4. glucose intolerance: carbohydrate steady (to avoid high/low sugar)
a. sustained release of carbs to keep blood sugar levels normal
5. trauma: conditionally essential amino acids
a. very expensive
b. Under normal circumstances our body produces more than enough conditionally essential amino acids. During growth or trauma (gun shots, burns, etc) we need more.
IX Distinguishing Characteristics that all formulas must have
A. nutrient density (1.2 kcal/ml) (isocaloric)
1. If cutting down on volume we may raise to 2.0 kcal/ml
B. Osmolarity (isotonic vs. hypertonic)
1. Osmosis: water moving from higher to lower
2. isotonic: equal to body
3. isotonic formula: 300mOsm/Kg H20 (300 milliliters osmos per kg of water)
4. What this means is if the formula is too concentrated, fluid will move out of the cells causing diarrhea, and dehydration.

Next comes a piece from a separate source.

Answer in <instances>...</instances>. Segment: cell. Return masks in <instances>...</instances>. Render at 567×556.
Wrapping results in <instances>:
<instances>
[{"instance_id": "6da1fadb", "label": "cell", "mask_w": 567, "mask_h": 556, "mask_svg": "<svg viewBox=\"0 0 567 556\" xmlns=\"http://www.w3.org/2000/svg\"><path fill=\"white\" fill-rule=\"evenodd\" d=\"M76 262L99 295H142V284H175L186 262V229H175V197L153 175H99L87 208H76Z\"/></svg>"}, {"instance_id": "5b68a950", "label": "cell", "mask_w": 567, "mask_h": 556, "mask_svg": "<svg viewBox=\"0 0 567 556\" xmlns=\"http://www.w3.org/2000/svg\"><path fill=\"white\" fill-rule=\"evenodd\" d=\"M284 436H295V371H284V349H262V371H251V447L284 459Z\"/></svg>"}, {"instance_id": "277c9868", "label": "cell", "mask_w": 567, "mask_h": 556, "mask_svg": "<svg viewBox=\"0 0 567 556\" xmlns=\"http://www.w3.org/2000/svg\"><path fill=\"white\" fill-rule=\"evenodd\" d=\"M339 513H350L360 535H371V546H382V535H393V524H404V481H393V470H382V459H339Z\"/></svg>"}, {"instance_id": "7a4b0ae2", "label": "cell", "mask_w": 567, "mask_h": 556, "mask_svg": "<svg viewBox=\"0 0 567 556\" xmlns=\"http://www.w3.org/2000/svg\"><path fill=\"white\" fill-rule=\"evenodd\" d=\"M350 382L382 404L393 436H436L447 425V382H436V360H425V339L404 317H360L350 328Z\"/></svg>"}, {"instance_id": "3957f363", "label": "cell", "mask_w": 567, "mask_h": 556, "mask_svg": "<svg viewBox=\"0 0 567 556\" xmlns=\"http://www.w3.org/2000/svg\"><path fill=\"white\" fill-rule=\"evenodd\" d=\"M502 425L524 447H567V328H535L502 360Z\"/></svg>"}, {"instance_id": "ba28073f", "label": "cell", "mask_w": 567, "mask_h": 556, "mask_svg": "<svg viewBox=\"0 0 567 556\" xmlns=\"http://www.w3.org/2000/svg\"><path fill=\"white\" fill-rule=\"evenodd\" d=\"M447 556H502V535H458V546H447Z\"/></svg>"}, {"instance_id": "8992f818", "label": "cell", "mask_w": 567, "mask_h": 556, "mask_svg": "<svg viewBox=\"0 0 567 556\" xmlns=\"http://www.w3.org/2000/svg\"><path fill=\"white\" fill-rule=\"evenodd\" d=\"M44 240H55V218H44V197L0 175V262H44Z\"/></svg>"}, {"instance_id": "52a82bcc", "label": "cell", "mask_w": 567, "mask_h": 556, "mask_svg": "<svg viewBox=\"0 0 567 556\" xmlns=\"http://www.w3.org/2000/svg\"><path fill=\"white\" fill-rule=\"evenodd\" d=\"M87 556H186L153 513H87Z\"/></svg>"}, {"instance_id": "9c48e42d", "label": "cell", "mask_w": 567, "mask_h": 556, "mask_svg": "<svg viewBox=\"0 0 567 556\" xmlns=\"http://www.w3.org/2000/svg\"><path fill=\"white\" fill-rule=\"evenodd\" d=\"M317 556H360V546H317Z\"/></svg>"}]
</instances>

An isotonic solution or close to 300mOsm is best.
C. residue and fiber
1. soluble fiber will absorb water (gel up) to form stool and stop diarrhea
2. fiber helps with constipation
D. fructo-oligo-saccharides: short chained saccharide group
1. oligo: scant. No flavor. Breaks down into di & mono
E. Arginine and glutamine (conditionally essential amino acids)
1. If pt not eating, villi in intestines will dry up. Bacteria will grow in-between the villi. Then the bacteria will go into the body and cause sepsis. (Bacterial translocation)
2. Glutamine will prevent this. Even if pt not eating, a drop of glutamine will be enough.
F. Phytochemicals: may help prevent disease/chronic illness
X Enteral Nutrition Complications
A. aspiration: possibly resulting in pneumonia
1. liquids entering the lungs
2. most critical
B. hydration status: over hydration or dehydration
1. we need to hydrate at a reasonable volume to prevent this
2. ratio of solvent to solute must be correct
C. GI tolerance: nausea, vomiting, diarrhea, constipation
D. Malabsorption: impaired digestion or absorption
E. Contamination: microbial
1. big issue
2. temp can add to problem. For example, if we are pureeing meat and the meat has been left on the counter, microbes can enter.